→ **Source text**:
══════════════════════════════
# Are huntng videos and shows ruining today's hunter?



## Donttreadonme (Sep 11, 2007)

Do you all think shows like Duck Dynasty, or actual hunting shows/videos like the fowl life, Zink's 24-7 and others are ruining today's hunter? Why?


----------



## StillAboveGround (Aug 20, 2011)

Not sure what you mean by ruining... 
Are you asking if we think these shows are a bad influence on us?
Or are you asking if we think the guys in the shows are bad role models or are unethical?


----------



## Donttreadonme (Sep 11, 2007)

StillAboveGround said:


> Not sure what you mean by ruining...
> Are you asking if we think these shows are a bad influence on us?
> Or are you asking if we think the guys in the shows are bad role models or are unethical?


Sure any of the above. I just saw on another forum where guys were going off about what a negative impact movies and TV shows are having on today's hunters. They named all sorts of things like those you mentioned.


----------



## Mr Muleskinner (Feb 14, 2012)

No different than the video games that are out. Not everything has to be monkey see monkey do. If people can't determine right from wrong on their own and act accordingly they never stand a chance anyhow.

Watching westerns doesn't make me want to shoot people it comes naturally.


----------



## Markthehunter88 (Nov 5, 2010)

I would say no, Well some of them... DD or most of the waterfowl shows really help get the interest out... its real hunting and not FB dike shooting. Shows that setting up and calling ducks could actually be a good thing. I know some of thw whitetail hunts dont really show the new hunters of today what it really takes to be a "REAL" hunter... then again who am I to say I know what a "real" hunter is... we all hunt differently. The western state hunts can be REALLY good but I have seen bad ones... Most of the hunters are POOPED from hunting the steep rockies and I always laugh when they say whitetails are "harder" to hunt.
══════════════════════════════
→ **Raw data**:
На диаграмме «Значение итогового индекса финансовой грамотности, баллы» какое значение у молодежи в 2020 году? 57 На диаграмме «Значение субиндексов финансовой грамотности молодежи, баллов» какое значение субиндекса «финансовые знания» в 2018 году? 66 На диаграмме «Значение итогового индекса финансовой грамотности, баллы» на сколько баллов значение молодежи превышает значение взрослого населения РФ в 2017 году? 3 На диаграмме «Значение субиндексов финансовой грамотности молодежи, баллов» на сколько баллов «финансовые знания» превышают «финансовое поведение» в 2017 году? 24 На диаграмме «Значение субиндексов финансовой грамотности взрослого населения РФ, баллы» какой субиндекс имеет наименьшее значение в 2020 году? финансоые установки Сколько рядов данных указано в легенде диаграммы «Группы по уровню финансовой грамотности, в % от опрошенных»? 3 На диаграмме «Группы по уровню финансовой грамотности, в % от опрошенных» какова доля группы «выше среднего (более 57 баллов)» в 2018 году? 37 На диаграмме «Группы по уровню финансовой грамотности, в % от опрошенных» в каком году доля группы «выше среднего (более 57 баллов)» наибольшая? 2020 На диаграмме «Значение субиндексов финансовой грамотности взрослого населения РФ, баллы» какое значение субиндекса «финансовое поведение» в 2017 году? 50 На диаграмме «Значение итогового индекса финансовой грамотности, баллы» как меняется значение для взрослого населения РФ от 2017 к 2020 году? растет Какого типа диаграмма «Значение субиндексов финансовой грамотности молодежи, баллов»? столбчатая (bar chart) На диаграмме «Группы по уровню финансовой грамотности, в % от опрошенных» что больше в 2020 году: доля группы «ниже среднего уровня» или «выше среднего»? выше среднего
══════════════════════════════
→ **Job A**: In two sentences, summarize the hunting-shows thread.
→ **Job B**: In the hunting-shows thread, turn the paragraph beginning "I would say no, Well some of them" into a short bulleted list that keeps its main points.
→ **Job C**: Pick up the hunting-shows thread after its last post by writing one more reply.
The listing isn't needed for what comes next.

→ **Task output A**: One member asks whether shows like Duck Dynasty and other hunting shows and videos are ruining today's hunter, after seeing another forum where people complained about the negative impact of movies and TV on hunters. One reply compares the shows to video games and says people must tell right from wrong on their own, while another says Duck Dynasty and most waterfowl shows help spread interest but some whitetail hunts don't show new hunters what real hunting takes.

→ **Task output B**:
- Mostly no, though some shows may be a problem.
- Duck Dynasty and most waterfowl shows help spread interest, since they show real hunting and that setting up and calling ducks can be a good thing, rather than dike shooting.
- Some whitetail hunts don't show today's new hunters what it takes to be a "real" hunter, though the poster admits everyone hunts differently.
- Western state hunts can be very good, but some are bad.
- Most hunters are worn out from the steep Rockies, and the poster laughs when they say whitetails are "harder" to hunt.

→ **Task output C**:
----------



## nickpan (May 6, 2008)

I think they turn it into an ego thing more than anything, which focuses on the kill or i'm the best rambo out there rather than the hunt/experience. Is it wrong? Thats for you to decide but its not for me. I think it brings out too many bad traits in people, who want to be the cool one with the huge stack of birds, bands and sponsors. Which has shown to encourage poaching and disrespect for the resource.


----------



## StillAboveGround (Aug 20, 2011)

I can see how tv shows, like everything else, influences young people if that is all the input they get.

But If you take your kids hunting and watch these shows with your kids, you can have a positive influence.

These shows can't influence people that know what hunting is about, only those that are still trying to figure it out..

At least for now, we all still get to choose what that means to each of us.


----------



## Bax* (Dec 14, 2008)

I dont think they they are "ruining" hunting per se, but I feel that they create misconceptions about the ease or difficulty of the hunt. Due to obvious time constraints that the hunting show limited to, they must by necessity condense the time to show the parts they deem the most important to their viewers.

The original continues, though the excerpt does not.